POST/api/v1/datasets/<project>/<dataset_name>/streams/<stream_name>/advance
Permissions required: Consume streams, View labels
curl -X POST 'https://<my_api_endpoint>/api/v1/datasets/project1/collateral/streams/dispute/advance' \
-H "Authorization: Bearer $REINFER_TOKEN" \
-H "Content-Type: application/json" \
-d '{
"sequence_id": "qs8QcHIBAADJ1p3W2FtmBB3QiOJsCJlR"
}'

Each fetch request returns a sequence_id which represents the position it has fetched up to. Passing that same sequence_id to the advance api will make sure that next time a fetch is performed on the stream it will start from this position. You can advance to the next batch by using the current batch's sequence_id. Alternatively, you can advance to the next comment by using the current comment's sequence_id.

Since an application can successfully process a comment but fail at the advance step, it is important to handle seeing a comment multiple time on the client application side.

NameTypeRequiredDescription
sequence_idstringyesThe sequence ID to advance the stream to.

Reset a stream

POST/api/v1/datasets/<project>/<dataset_name>/streams/<stream_name>/reset
Permissions required: Consume streams, View labels
curl -X POST 'https://<my_api_endpoint>/api/v1/datasets/project1/collateral/streams/dispute/reset' \
-H "Authorization: Bearer $REINFER_TOKEN" \
-H "Content-Type: application/json" \
-d '{
"to_comment_created_at": "2020-06-03T16:05:00"
}'

A stream can be reset to move its position backwards or forwards in time, either to repeat previously returned comments or to skip comments. The timestamp used to reset a stream refers to the time the comments were uploaded (i.e. the comment's created_at property, rather than its timestamp property).

NameTypeRequiredDescription
to_comment_created_atstringyesA ISO-8601 timestamp.

The response will contain the sequence_id corresponding to the new stream position.

Tag an exception

PUT/api/v1/datasets/<project>/<dataset_name>/streams/<stream_name>/exceptions
Permissions required: Consume streams, View sources
curl -X PUT 'https://<my_api_endpoint>/api/v1/datasets/project1/collateral/streams/dispute/exceptions' \
-H "Authorization: Bearer $REINFER_TOKEN" \
-H "Content-Type: application/json" \
-d '{
"exceptions": [
{
"metadata": {
"type": "No Prediction"
},
"uid": "18ba5ce699f8da1f.abcdef0123456789"
},
{
"metadata": {
"type": "Wrong Prediction"
},
"uid": "18ba5ce699f8da1f.0123456789abcdef"
}
]
}'

This endpoint allows you to tag comments as exceptions in the platform, so that a model trainer can review and label them in order to improve the model. We recommend to tag the comments for which the model returned no predictions, and comments for which the model returned wrong predictions. (For help with designing the exception handling flow, please check the Integration Guide).

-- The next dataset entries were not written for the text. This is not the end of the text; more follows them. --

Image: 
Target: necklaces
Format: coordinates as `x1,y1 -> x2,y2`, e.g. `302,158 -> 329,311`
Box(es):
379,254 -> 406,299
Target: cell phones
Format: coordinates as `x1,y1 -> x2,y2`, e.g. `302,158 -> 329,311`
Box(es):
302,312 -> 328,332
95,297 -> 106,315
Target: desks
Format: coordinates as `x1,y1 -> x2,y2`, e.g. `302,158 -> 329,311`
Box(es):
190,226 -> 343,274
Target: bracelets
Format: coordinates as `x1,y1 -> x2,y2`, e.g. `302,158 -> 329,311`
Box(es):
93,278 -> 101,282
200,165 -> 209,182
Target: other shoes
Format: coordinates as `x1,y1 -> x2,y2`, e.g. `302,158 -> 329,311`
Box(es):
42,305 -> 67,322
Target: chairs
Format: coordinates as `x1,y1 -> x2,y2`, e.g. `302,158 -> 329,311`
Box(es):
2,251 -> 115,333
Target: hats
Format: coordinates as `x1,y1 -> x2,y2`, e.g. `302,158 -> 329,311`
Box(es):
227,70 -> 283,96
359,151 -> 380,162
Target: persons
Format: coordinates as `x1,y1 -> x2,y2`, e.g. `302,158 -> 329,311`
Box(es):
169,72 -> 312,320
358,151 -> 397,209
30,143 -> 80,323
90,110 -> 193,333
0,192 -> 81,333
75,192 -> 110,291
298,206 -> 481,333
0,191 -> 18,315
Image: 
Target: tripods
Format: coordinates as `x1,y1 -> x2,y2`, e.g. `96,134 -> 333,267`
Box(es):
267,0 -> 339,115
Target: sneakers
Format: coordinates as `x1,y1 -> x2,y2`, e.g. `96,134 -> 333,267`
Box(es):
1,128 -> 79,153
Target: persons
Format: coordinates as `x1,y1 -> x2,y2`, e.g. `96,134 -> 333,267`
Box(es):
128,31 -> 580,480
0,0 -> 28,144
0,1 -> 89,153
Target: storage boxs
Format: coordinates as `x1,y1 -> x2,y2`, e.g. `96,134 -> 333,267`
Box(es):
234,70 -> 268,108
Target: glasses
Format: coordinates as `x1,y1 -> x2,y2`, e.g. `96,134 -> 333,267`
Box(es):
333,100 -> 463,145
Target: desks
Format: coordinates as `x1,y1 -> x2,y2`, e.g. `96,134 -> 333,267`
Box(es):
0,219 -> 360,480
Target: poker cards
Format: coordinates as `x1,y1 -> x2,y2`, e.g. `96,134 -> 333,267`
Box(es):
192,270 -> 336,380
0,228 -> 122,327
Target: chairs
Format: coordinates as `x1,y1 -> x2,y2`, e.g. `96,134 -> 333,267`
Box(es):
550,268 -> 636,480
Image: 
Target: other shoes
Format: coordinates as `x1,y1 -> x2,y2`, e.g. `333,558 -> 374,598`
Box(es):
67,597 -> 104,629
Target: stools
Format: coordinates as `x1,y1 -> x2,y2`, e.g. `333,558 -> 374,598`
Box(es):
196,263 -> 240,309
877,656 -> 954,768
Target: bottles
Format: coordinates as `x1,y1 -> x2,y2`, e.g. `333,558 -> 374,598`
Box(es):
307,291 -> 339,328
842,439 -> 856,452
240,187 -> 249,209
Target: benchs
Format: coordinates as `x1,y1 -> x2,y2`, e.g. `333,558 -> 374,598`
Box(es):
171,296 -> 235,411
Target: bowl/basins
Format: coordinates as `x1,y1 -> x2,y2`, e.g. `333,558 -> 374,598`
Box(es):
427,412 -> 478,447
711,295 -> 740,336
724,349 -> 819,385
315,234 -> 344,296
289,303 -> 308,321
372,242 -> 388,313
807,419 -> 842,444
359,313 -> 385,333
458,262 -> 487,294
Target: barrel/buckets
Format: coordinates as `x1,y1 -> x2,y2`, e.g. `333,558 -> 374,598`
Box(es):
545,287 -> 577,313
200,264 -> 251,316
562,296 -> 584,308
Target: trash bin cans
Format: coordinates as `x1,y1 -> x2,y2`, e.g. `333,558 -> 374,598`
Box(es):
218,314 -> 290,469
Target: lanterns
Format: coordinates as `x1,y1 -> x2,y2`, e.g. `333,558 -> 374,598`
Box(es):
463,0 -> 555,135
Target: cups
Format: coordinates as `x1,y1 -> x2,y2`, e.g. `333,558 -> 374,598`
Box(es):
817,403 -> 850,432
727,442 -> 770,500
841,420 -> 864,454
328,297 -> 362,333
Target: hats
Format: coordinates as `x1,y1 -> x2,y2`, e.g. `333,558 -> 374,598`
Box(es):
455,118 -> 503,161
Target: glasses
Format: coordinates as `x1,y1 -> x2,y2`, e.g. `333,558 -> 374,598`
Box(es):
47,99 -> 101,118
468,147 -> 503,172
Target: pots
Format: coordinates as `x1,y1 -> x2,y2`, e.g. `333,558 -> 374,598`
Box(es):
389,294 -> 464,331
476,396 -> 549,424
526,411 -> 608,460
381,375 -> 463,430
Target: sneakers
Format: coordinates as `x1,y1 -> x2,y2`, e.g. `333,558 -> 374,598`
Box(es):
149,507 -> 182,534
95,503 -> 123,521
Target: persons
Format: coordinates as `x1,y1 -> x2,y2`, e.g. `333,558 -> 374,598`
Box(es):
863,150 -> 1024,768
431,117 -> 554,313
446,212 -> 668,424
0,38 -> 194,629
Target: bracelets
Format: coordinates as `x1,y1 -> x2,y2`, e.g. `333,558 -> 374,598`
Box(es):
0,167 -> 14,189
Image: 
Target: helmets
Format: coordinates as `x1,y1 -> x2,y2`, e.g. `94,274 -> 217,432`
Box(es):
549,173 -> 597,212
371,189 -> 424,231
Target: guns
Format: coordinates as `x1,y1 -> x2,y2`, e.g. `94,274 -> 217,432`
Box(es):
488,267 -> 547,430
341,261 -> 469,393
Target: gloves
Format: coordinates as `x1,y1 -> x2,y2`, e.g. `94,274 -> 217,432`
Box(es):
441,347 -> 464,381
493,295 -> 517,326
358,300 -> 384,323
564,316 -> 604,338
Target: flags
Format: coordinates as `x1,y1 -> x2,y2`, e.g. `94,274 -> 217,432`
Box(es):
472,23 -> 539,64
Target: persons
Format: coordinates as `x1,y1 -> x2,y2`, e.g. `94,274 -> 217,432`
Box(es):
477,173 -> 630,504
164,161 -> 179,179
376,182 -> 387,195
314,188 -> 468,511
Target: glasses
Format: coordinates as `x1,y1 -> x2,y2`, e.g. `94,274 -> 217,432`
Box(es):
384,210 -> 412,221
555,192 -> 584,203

NameTypeRequiredDescription
exceptionsarray<Exception>yesA list of exceptions.

Where Exception has the following format:

NameTypeRequiredDescription
uidstringyesThe uid of the comment that should be tagged as exception.
metadataMetadatayesAn object containing exception metadata.

Where Metadata has the following format:

NameTypeRequiredDescription
typestringyesThe exception type will be available as a filter property in the Re:infer UI. The value can be an arbitrary string. Please choose a short, easy-to-understand string such as "No Prediction" and "Wrong Prediction".

Untag an exception

DELETE/api/v1/datasets/<project>/<dataset_name>/streams/<stream_name>/exceptions?uid=<comment_uid0>[&uid=<comment_uid1>...]
Permissions required: Consume streams, View sources
curl -X DELETE 'https://<my_api_endpoint>/api/v1/datasets/project1/collateral/streams/dispute/exceptions?uid=18ba5ce699f8da1f.abcdef0123456789&uid=18ba5ce699f8da1f.0123456789abcdef' \
-H "Authorization: Bearer $REINFER_TOKEN"

Exceptions can be untagged using the comment UID.